Show every line in the rows below that contains the word "yellow", copying each one in full.

(Saved data)
^^^^
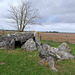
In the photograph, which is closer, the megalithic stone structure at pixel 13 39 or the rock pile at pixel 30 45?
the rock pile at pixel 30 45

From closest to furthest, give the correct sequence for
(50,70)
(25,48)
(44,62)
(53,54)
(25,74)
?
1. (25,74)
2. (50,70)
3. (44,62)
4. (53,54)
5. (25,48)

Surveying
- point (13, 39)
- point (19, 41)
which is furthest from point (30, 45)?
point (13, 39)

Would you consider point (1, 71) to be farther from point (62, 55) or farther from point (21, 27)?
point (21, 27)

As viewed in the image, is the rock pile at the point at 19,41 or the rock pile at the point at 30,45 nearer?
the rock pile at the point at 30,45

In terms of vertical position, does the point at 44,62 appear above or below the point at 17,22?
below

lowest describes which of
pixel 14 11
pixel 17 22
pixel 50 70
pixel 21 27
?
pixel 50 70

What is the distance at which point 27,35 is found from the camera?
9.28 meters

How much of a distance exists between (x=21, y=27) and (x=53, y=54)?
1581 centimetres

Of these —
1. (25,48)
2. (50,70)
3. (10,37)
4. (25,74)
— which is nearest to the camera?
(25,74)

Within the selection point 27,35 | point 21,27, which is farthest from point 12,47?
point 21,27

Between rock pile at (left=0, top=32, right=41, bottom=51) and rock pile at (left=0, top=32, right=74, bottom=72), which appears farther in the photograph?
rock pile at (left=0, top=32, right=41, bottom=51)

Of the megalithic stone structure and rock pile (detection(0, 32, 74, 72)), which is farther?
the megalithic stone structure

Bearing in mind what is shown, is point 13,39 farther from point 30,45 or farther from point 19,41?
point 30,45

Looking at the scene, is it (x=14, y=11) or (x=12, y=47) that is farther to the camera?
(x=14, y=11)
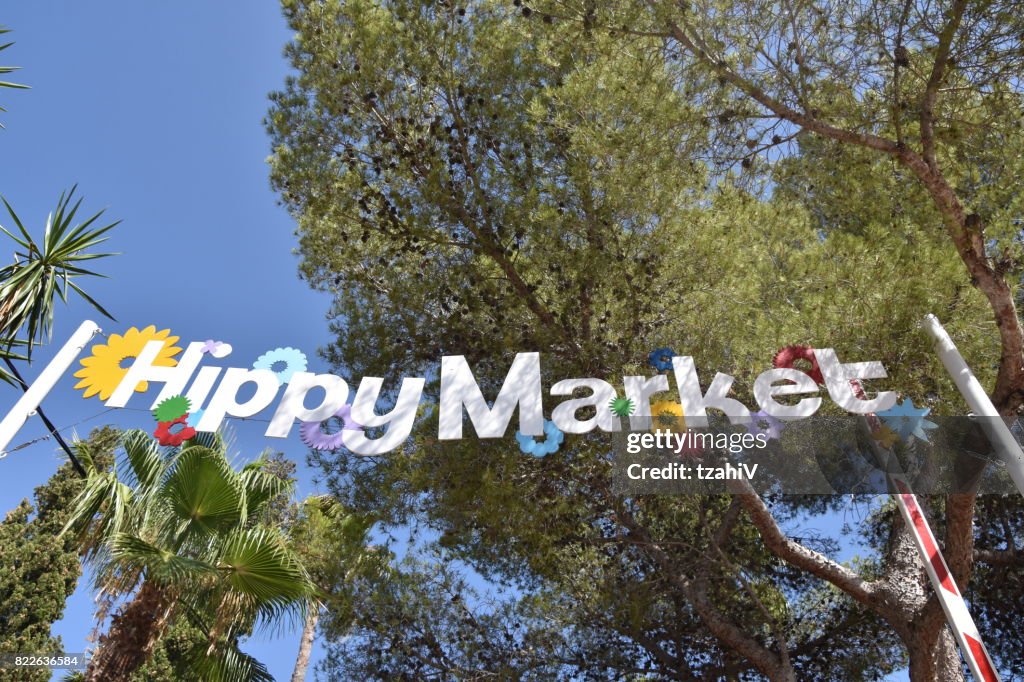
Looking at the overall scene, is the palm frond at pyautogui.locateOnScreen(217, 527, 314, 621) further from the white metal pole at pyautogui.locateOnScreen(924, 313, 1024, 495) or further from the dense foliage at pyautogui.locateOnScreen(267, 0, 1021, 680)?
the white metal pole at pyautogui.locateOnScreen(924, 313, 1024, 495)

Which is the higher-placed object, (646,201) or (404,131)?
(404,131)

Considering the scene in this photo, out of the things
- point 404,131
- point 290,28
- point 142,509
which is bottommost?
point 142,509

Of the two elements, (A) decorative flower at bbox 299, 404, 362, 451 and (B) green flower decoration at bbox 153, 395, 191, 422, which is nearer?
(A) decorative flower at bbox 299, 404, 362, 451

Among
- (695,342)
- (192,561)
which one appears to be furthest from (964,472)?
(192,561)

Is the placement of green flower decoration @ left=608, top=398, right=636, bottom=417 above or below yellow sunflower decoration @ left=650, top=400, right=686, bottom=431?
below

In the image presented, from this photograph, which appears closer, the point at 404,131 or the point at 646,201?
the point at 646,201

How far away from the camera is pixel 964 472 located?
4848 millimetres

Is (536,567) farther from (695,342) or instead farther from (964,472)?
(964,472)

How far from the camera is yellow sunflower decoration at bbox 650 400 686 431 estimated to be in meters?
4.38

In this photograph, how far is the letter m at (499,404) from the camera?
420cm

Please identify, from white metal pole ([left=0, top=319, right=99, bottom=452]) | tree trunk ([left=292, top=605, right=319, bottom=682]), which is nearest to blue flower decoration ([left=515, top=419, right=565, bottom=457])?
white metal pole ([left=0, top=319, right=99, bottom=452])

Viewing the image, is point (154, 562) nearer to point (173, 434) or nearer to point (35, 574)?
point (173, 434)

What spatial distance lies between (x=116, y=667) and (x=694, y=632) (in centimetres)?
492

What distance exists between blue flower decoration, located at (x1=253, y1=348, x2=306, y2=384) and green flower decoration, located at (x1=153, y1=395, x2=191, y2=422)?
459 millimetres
^^^^
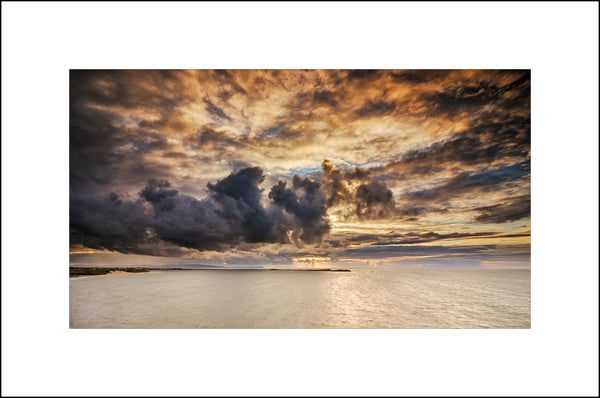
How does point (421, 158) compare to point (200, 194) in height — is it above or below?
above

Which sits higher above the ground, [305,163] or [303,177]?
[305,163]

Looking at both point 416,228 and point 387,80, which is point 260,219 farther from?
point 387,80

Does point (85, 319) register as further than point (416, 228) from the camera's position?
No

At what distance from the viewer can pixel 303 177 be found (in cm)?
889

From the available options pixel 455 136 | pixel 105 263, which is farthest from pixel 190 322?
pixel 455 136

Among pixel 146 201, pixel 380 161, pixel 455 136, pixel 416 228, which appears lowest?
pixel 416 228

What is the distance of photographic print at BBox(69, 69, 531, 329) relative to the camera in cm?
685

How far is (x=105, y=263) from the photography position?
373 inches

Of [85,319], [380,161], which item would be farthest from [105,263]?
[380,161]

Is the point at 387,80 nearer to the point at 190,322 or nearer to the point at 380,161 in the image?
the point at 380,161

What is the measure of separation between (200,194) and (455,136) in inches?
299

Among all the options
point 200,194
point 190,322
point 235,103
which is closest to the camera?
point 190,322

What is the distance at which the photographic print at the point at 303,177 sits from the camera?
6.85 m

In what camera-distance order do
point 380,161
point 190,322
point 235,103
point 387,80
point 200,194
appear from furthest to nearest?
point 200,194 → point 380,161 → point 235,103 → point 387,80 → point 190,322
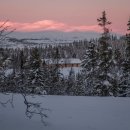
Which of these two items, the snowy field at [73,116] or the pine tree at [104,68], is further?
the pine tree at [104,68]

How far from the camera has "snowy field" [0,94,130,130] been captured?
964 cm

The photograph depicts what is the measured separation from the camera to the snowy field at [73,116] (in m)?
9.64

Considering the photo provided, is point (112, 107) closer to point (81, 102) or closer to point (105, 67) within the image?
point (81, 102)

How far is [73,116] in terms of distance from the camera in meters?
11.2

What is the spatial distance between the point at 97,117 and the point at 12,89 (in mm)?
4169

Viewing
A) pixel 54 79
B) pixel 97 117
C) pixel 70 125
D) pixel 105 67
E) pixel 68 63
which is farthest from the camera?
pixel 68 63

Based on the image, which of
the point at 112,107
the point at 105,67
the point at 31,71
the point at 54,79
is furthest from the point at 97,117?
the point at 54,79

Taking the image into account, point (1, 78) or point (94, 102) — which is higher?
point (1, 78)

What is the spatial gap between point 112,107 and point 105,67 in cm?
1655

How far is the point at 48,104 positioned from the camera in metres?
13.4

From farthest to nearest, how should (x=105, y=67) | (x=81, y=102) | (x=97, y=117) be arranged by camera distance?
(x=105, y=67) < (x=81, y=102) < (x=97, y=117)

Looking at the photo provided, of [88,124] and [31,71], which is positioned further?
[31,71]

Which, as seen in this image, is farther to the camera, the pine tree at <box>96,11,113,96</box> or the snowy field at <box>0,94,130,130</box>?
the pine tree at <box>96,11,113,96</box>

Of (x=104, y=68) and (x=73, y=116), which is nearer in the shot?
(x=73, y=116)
^^^^
▸ Output of the task:
Is the placement of green flower decoration @ left=608, top=398, right=636, bottom=417 above or below yellow sunflower decoration @ left=650, top=400, right=686, bottom=431?
How far from the camera is yellow sunflower decoration at bbox 650 400 686 431 estimated to be in meters?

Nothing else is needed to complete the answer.